Save or print this lesson:

← Previous Lesson Lesson 3 of 4 Next Lesson →

Lesson 3: Data Collection Methods

Estimated time: 30-35 minutes

Learning Objectives

By the end of this lesson, you will be able to:

Distinguish between observational studies, surveys, and experiments
Identify different sampling methods and their appropriate uses
Recognize common sources of bias in data collection
Evaluate the quality of data based on collection methods
Understand the difference between population and sample

Why Data Collection Matters

You've probably heard the saying "Garbage in, garbage out." In statistics, this is absolutely critical: no amount of fancy analysis can fix bad data.

The quality of your conclusions depends entirely on the quality of your data.

Even with perfect statistical methods, biased or poorly collected data will lead to wrong conclusions. That's why understanding data collection is so important!

Key Terms

Population: The entire group you want to study (e.g., all college students in the US)
Sample: A subset of the population that you actually collect data from (e.g., 1,000 students from 50 colleges)
Parameter: A numerical summary of the population (usually unknown)
Statistic: A numerical summary of the sample (what we calculate from our data)

Example: We want to know the average height of all UCLA students (parameter), so we measure 200 students (sample) and find their average is 5'7" (statistic).

Three Main Data Collection Methods

Observational Studies

What it is: Researchers observe and record data without manipulating or interfering with the subjects. You're just watching what happens naturally.

Examples:

Recording how many people wear masks in a grocery store
Tracking students' study habits and their GPAs
Observing wildlife behavior in their natural habitat
Analyzing medical records to find health patterns

Advantages

Studies real-world behavior
Ethical when experiments wouldn't be
Less expensive
Can study large populations

Limitations

Can't establish causation
Many confounding variables
Observer bias possible
Can't control for other factors

Example

Study: Researchers observe that students who eat breakfast score higher on tests.

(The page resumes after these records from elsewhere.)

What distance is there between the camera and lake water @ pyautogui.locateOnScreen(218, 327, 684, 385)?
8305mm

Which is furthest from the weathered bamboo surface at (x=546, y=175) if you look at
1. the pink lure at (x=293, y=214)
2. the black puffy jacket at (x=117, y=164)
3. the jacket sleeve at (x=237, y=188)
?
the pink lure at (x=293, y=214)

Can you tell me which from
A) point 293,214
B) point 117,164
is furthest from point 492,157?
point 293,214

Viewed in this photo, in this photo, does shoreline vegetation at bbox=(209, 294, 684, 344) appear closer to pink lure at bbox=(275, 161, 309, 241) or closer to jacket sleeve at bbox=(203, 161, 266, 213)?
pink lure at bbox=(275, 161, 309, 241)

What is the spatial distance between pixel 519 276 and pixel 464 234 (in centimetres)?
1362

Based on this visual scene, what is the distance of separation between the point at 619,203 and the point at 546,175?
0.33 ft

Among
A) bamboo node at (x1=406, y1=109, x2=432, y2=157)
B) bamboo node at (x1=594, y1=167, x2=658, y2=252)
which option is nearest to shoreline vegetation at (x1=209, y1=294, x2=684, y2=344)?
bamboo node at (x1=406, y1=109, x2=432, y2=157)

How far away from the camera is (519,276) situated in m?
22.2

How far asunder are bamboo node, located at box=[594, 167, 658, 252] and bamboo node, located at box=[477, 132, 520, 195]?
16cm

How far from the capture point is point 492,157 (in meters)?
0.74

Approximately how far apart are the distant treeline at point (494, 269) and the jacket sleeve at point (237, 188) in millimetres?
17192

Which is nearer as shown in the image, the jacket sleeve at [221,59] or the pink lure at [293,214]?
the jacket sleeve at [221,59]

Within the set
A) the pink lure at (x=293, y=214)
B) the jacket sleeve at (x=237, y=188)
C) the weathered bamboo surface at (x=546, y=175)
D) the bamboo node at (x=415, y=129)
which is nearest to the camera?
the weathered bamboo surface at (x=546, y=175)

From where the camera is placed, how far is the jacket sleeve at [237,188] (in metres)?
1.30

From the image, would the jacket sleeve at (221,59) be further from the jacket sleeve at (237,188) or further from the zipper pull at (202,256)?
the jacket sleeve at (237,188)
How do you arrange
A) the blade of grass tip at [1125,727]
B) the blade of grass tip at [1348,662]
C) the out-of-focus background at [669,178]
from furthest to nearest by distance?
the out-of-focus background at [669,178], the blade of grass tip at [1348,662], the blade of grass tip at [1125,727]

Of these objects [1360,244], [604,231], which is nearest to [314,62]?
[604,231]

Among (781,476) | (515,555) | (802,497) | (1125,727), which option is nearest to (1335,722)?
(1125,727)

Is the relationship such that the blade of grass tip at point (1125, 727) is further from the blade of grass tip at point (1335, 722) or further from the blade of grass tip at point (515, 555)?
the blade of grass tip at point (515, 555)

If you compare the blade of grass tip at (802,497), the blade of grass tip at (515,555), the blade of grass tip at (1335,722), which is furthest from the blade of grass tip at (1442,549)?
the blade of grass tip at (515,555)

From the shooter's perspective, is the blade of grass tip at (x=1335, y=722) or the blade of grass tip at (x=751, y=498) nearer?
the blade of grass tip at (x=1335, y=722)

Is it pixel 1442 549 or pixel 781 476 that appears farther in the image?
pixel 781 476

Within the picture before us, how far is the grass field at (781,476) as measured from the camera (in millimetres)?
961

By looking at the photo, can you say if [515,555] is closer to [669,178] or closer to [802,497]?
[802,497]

Conclusion: There's an association between breakfast and test scores, but we can't say breakfast causes higher scores. Maybe students who eat breakfast also sleep more, have more family support, or are generally more organized—we can't separate these factors in an observational study.

Surveys

What it is: Researchers ask people questions to collect data about opinions, behaviors, or characteristics. Can be done through questionnaires, interviews, or polls.

Examples:

Election polls asking who you'll vote for
Customer satisfaction surveys
Health questionnaires at the doctor's office
Course evaluation forms

Advantages

Can reach large samples quickly
Collect data on attitudes/opinions
Relatively inexpensive
Get direct responses

Limitations

People may lie or misremember
Response bias (social desirability)
Low response rates
Question wording affects answers

Common Survey Biases

Leading questions: "Don't you agree that..." pushes people toward an answer
Social desirability bias: People give answers that make them look good (over-report voting, under-report unhealthy behaviors)
Non-response bias: People who don't respond may differ from those who do
Question order effects: Earlier questions can influence later answers

Experiments

What it is: Researchers actively manipulate one or more variables (treatment) and observe the effect on another variable (outcome), while controlling other factors. This is the ONLY method that can establish causation!

Key components:

Treatment/Independent variable: What the researcher manipulates
Outcome/Dependent variable: What is measured
Control group: Group that doesn't receive treatment (for comparison)
Random assignment: Participants randomly assigned to groups

Examples:

Testing if a new drug reduces symptoms (drug vs. placebo)
Comparing two teaching methods for effectiveness
Testing whether fertilizer increases crop yield

Advantages

CAN establish causation!
Control for confounding variables
Can isolate specific effects
Strong evidence for conclusions

Limitations

Often expensive and time-consuming
Sometimes unethical (can't give people cancer to study it!)
Artificial lab settings may not reflect real life
Smaller sample sizes

Example: The Gold Standard

Research question: Does a new medication reduce headache pain?

Experiment design:

Recruit 200 people with chronic headaches
Randomly assign 100 to medication group, 100 to placebo group
Make it double-blind (neither patients nor doctors know who got what)
After 30 days, measure headache frequency in both groups
Compare results

Why it works: Random assignment means the groups should be similar in every way except the medication. If the medication group has fewer headaches, we can conclude the medication caused the improvement!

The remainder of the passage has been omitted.